Before Zomato though, Uber knocked the door of Swiggy for a merger/acquisition but the talks never came to a possible agreement, or rather Swiggy did not see enough “value” in the deal.

Now came Zomato. In India, Zomato lags slightly behind Swiggy around ~5 million orders per month.

But before analysing the decision itself, let us look at the possible advantages for Zomato from this deal.

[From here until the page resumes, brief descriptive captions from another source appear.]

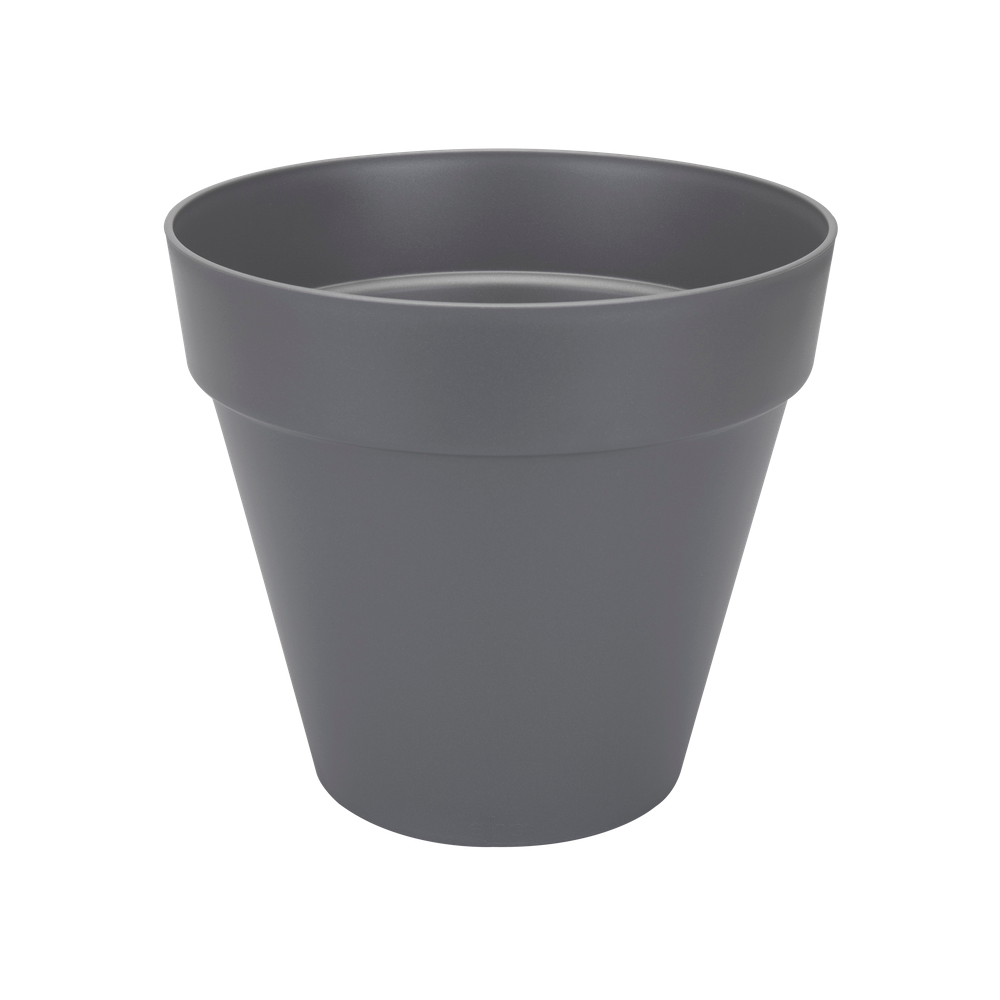 Loft Urban Rund Rollen 60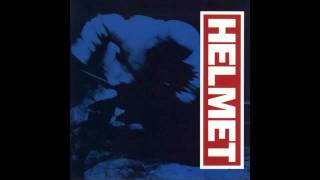Helmet   04   Unsung Meantime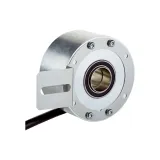 Incremental encoders: DBS60E-RECPD1024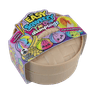 ORB™ Easy Sqweezy Tie Dye Mystery Dumplings - Styles May Vary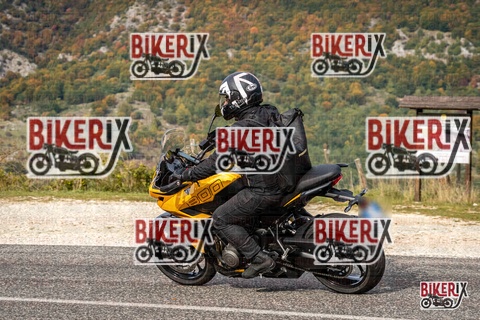 Forca d Acero 12-10-25 h15-34 2122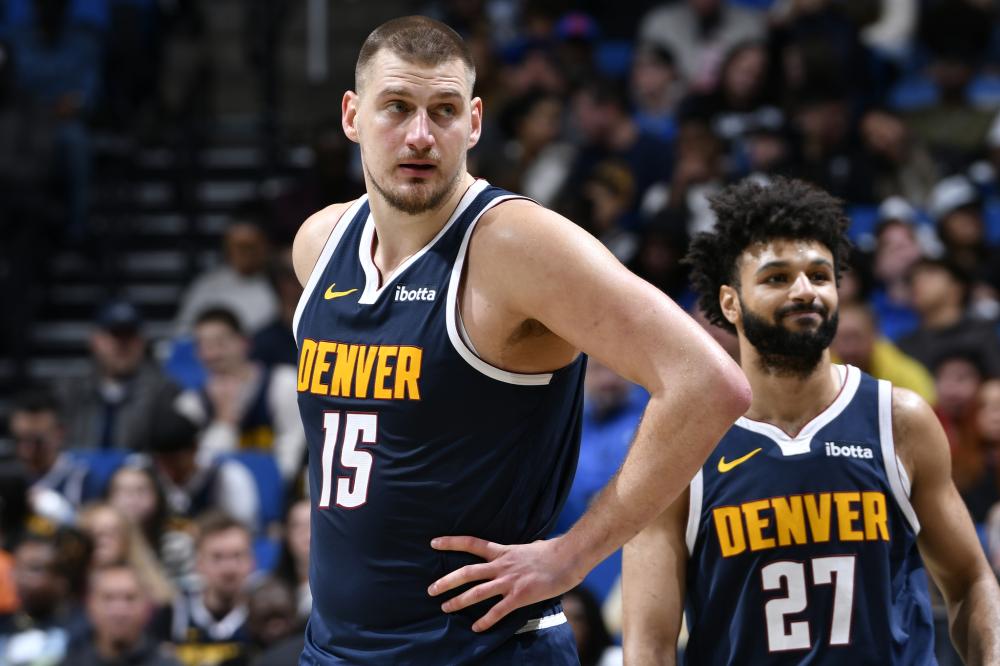 竞技盛宴 竞技盛宴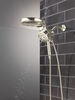 6-Setting HydroRain&reg; with ProClean&reg;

  • Elimination of a rival and establishment of a duopoly — though it sounds good, however considering the lousy run of Uber Eats, the future of duopoly was unalterable.
  • Getting restaurants and delivery agents — This is probably the biggest lure Uber could give to Zomato since on-boarding restaurants and delivery agents is a time consuming and competitive task. But from this deal, Zomato strives to get the much-needed edge to advance ahead of Swiggy.
  • Getting all of Uber Eats users in whole India — now this is interesting, here we are talking about all users of Uber Eats. The problem being all those users who flocked to Uber Eats from Zomato/Swiggy were looking for massive discounts, their agenda was simple to get the food delivered at the cheapest rate possible, and so they ditched Zomato/Swiggy. However, to make profits in the delivery business, you need to increase prices ultimately, and as you do that these discount hunting users will switch to other platforms. So you might see a good number of active users, but in reality, only a fraction of those are loyal rest are purely hunting for discounts. Meaning, even if Zomato does redirect all users from Uber Eats to its platform, a good percentage of them may still not order from Zomato.
  • Investment — after the disastrous output of WeWork, investors no longer entertain “growth at all costs”, investors now look for a business which has low unit economics, or which can scale while making significant revenue, no matter how good a company may look. This ultimately put pressure even on the most prominent players in the world, meaning now your chances for funding without the signs of significant revenue are thin. Considering the last round of funding in Zomato ($150mn which is a part of $600mn) and the way Zomato burns money ~$18–20mn per month. Hence, convincing investors to invest money further could be highly difficult and so to get new funding, Zomato needs to sell a new story, a new beginning, or maybe a new deal. With an acquisition, it makes investor look at Zomato from a different perspective, and perhaps a unique opportunity for higher ROI.

In conclusion:

This deal is rather tricky to assess especially the number of users gained by Zomato for example, let’s say Uber Eats had “X” number of MAU(monthly active users) however if only “X/2” of these are loyal then Zomato ultimately ended up paying for these “X/2” users, and the rest would still hunt for discounts as they previously did.

While the fleet of restaurants and delivery agents gained would always be an advantage for Zomato.

In the end, the deal saw fruition due to two main factor, the desperation of Uber Eats India to sell its business and the insecurity of Zomato from Swiggy.

What is your take on the much-hyped “number of users gained by Zomato”?